━━━━━ SUPPLIED MATERIAL

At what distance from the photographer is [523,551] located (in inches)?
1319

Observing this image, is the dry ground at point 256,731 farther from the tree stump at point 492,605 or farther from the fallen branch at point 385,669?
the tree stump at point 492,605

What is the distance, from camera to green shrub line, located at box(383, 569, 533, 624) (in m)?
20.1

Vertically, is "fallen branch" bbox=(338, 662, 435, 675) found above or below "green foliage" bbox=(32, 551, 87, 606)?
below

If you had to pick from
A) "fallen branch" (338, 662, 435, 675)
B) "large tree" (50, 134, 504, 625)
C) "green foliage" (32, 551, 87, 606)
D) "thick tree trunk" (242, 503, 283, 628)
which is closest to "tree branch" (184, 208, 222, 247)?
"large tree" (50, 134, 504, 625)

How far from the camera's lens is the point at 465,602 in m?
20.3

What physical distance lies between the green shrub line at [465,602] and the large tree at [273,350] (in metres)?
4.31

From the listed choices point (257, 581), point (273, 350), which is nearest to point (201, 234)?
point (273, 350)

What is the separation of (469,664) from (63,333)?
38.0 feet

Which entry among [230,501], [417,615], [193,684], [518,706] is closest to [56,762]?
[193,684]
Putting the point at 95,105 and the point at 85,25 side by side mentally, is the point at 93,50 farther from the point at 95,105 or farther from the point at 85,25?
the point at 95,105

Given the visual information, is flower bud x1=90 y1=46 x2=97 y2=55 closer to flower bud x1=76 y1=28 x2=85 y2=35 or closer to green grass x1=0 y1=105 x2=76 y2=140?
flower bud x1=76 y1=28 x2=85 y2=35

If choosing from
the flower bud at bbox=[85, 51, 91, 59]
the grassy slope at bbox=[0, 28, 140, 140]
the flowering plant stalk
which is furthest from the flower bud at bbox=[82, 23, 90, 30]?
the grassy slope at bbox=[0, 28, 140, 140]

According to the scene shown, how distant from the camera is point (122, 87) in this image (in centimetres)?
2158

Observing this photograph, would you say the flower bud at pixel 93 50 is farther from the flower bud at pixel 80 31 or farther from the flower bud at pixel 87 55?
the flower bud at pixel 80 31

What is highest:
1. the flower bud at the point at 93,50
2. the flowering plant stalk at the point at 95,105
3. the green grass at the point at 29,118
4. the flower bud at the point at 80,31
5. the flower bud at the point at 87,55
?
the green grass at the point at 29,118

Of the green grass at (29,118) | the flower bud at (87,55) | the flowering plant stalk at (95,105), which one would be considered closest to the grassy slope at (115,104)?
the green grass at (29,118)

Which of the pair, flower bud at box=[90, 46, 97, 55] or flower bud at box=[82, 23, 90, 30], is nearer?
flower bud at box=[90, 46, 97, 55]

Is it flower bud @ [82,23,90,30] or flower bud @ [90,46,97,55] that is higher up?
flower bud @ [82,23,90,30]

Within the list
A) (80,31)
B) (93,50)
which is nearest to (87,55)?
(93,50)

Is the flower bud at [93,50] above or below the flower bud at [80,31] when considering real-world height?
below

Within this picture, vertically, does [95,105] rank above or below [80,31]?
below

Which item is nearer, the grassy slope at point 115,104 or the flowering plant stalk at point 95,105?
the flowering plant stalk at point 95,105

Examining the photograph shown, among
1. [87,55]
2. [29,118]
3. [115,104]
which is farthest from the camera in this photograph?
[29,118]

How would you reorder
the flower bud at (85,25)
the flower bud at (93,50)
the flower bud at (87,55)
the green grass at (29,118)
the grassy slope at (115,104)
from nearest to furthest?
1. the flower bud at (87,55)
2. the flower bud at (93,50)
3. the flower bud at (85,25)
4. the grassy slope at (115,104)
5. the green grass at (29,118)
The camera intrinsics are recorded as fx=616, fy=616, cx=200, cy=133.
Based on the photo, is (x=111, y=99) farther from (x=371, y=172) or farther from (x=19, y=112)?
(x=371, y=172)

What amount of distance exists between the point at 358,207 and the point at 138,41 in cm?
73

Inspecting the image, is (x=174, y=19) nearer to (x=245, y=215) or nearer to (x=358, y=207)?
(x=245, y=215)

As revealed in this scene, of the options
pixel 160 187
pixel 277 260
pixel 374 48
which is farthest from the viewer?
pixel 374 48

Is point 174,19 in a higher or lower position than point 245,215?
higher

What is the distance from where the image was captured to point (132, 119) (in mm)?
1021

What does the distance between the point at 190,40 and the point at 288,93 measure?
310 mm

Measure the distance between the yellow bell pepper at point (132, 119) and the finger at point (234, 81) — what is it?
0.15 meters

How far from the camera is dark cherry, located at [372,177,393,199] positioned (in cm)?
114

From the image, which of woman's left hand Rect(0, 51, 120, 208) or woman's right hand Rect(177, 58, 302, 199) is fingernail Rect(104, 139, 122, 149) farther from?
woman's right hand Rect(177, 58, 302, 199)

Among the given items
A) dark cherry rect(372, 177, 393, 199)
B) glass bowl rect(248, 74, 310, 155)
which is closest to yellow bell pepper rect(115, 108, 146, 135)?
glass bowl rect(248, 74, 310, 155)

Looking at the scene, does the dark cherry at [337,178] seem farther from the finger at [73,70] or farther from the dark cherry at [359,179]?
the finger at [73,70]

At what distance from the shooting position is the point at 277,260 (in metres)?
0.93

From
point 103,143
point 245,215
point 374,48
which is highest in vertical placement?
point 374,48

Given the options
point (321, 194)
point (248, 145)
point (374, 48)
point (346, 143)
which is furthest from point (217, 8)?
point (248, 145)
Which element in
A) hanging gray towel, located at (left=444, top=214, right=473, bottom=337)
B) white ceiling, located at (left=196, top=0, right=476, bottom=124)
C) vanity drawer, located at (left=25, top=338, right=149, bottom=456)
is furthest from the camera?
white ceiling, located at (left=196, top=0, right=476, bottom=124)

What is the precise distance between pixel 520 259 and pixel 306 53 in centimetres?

━━━━━━━━━━

**TASK PROMPT:** Rewrite every line of the records above as a numbered list, omitting the blank lines.

**RESPONSE FOR THIS EXERCISE:**
1. At what distance from the photographer is [523,551] located (in inches)?
2. 1319
3. Observing this image, is the dry ground at point 256,731 farther from the tree stump at point 492,605 or farther from the fallen branch at point 385,669?
4. the tree stump at point 492,605
5. What is the distance, from camera to green shrub line, located at box(383, 569, 533, 624) (in m)?
6. 20.1
7. Vertically, is "fallen branch" bbox=(338, 662, 435, 675) found above or below "green foliage" bbox=(32, 551, 87, 606)?
8. below
9. If you had to pick from
10. A) "fallen branch" (338, 662, 435, 675)
11. B) "large tree" (50, 134, 504, 625)
12. C) "green foliage" (32, 551, 87, 606)
13. D) "thick tree trunk" (242, 503, 283, 628)
14. which is closest to "tree branch" (184, 208, 222, 247)?
15. "large tree" (50, 134, 504, 625)
16. How far from the camera's lens is the point at 465,602 in m?
17. 20.3
18. What physical distance lies between the green shrub line at [465,602] and the large tree at [273,350] (in metres)?
19. 4.31
20. From the listed choices point (257, 581), point (273, 350), which is nearest to point (201, 234)?
21. point (273, 350)
22. What is the separation of (469,664) from (63,333)?
23. 38.0 feet
24. Which entry among [230,501], [417,615], [193,684], [518,706] is closest to [56,762]?
25. [193,684]
26. Putting the point at 95,105 and the point at 85,25 side by side mentally, is the point at 93,50 farther from the point at 95,105 or farther from the point at 85,25?
27. the point at 95,105
28. Given the visual information, is flower bud x1=90 y1=46 x2=97 y2=55 closer to flower bud x1=76 y1=28 x2=85 y2=35 or closer to green grass x1=0 y1=105 x2=76 y2=140?
29. flower bud x1=76 y1=28 x2=85 y2=35
30. If choosing from
31. the flower bud at bbox=[85, 51, 91, 59]
32. the grassy slope at bbox=[0, 28, 140, 140]
33. the flowering plant stalk
34. which is furthest from the flower bud at bbox=[82, 23, 90, 30]?
35. the grassy slope at bbox=[0, 28, 140, 140]
36. According to the scene shown, how distant from the camera is point (122, 87) in this image (in centimetres)?
37. 2158
38. Observing this photograph, would you say the flower bud at pixel 93 50 is farther from the flower bud at pixel 80 31 or farther from the flower bud at pixel 87 55?
39. the flower bud at pixel 80 31
40. What is highest:
41. 1. the flower bud at the point at 93,50
42. 2. the flowering plant stalk at the point at 95,105
43. 3. the green grass at the point at 29,118
44. 4. the flower bud at the point at 80,31
45. 5. the flower bud at the point at 87,55
46. ?
47. the green grass at the point at 29,118
48. Of the green grass at (29,118) | the flower bud at (87,55) | the flowering plant stalk at (95,105), which one would be considered closest to the grassy slope at (115,104)?
49. the green grass at (29,118)
50. Which of the pair, flower bud at box=[90, 46, 97, 55] or flower bud at box=[82, 23, 90, 30], is nearer?
51. flower bud at box=[90, 46, 97, 55]
52. Is it flower bud @ [82,23,90,30] or flower bud @ [90,46,97,55] that is higher up?
53. flower bud @ [82,23,90,30]
54. Within the list
55. A) (80,31)
56. B) (93,50)
57. which is nearest to (87,55)?
58. (93,50)
59. Is the flower bud at [93,50] above or below the flower bud at [80,31] when considering real-world height?
60. below
61. Within this picture, vertically, does [95,105] rank above or below [80,31]?
62. below
63. Which item is nearer, the grassy slope at point 115,104 or the flowering plant stalk at point 95,105?
64. the flowering plant stalk at point 95,105
65. Examining the photograph shown, among
66. 1. [87,55]
67. 2. [29,118]
68. 3. [115,104]
69. which is farthest from the camera in this photograph?
70. [29,118]
71. How would you reorder
72. the flower bud at (85,25)
73. the flower bud at (93,50)
74. the flower bud at (87,55)
75. the green grass at (29,118)
76. the grassy slope at (115,104)
77. from nearest to furthest?
78. 1. the flower bud at (87,55)
79. 2. the flower bud at (93,50)
80. 3. the flower bud at (85,25)
81. 4. the grassy slope at (115,104)
82. 5. the green grass at (29,118)
83. The camera intrinsics are recorded as fx=616, fy=616, cx=200, cy=133.
84. Based on the photo, is (x=111, y=99) farther from (x=371, y=172) or farther from (x=19, y=112)?
85. (x=371, y=172)
86. What amount of distance exists between the point at 358,207 and the point at 138,41 in cm?
87. 73
88. Inspecting the image, is (x=174, y=19) nearer to (x=245, y=215) or nearer to (x=358, y=207)?
89. (x=245, y=215)
90. As revealed in this scene, of the options
91. pixel 160 187
92. pixel 277 260
93. pixel 374 48
94. which is farthest from the viewer?
95. pixel 374 48
96. Is point 174,19 in a higher or lower position than point 245,215?
97. higher
98. What is the distance from where the image was captured to point (132, 119) (in mm)?
99. 1021
100. What does the distance between the point at 190,40 and the point at 288,93 measure?
101. 310 mm
102. Measure the distance between the yellow bell pepper at point (132, 119) and the finger at point (234, 81) — what is it?
103. 0.15 meters
104. How far from the camera is dark cherry, located at [372,177,393,199] positioned (in cm)?
105. 114
106. From the image, which of woman's left hand Rect(0, 51, 120, 208) or woman's right hand Rect(177, 58, 302, 199) is fingernail Rect(104, 139, 122, 149) farther from?
107. woman's right hand Rect(177, 58, 302, 199)
108. Among the given items
109. A) dark cherry rect(372, 177, 393, 199)
110. B) glass bowl rect(248, 74, 310, 155)
111. which is closest to yellow bell pepper rect(115, 108, 146, 135)?
112. glass bowl rect(248, 74, 310, 155)
113. Looking at the scene, does the dark cherry at [337,178] seem farther from the finger at [73,70] or farther from the dark cherry at [359,179]?
114. the finger at [73,70]
115. At what distance from the shooting position is the point at 277,260 (in metres)?
116. 0.93
117. From
118. point 103,143
119. point 245,215
120. point 374,48
121. which is highest in vertical placement?
122. point 374,48
123. Given the options
124. point (321, 194)
125. point (248, 145)
126. point (374, 48)
127. point (346, 143)
128. which is furthest from point (217, 8)?
129. point (248, 145)
130. Which element in
131. A) hanging gray towel, located at (left=444, top=214, right=473, bottom=337)
132. B) white ceiling, located at (left=196, top=0, right=476, bottom=124)
133. C) vanity drawer, located at (left=25, top=338, right=149, bottom=456)
134. is furthest from the camera?
135. white ceiling, located at (left=196, top=0, right=476, bottom=124)
136. What is the precise distance between pixel 520 259 and pixel 306 53 in centimetres?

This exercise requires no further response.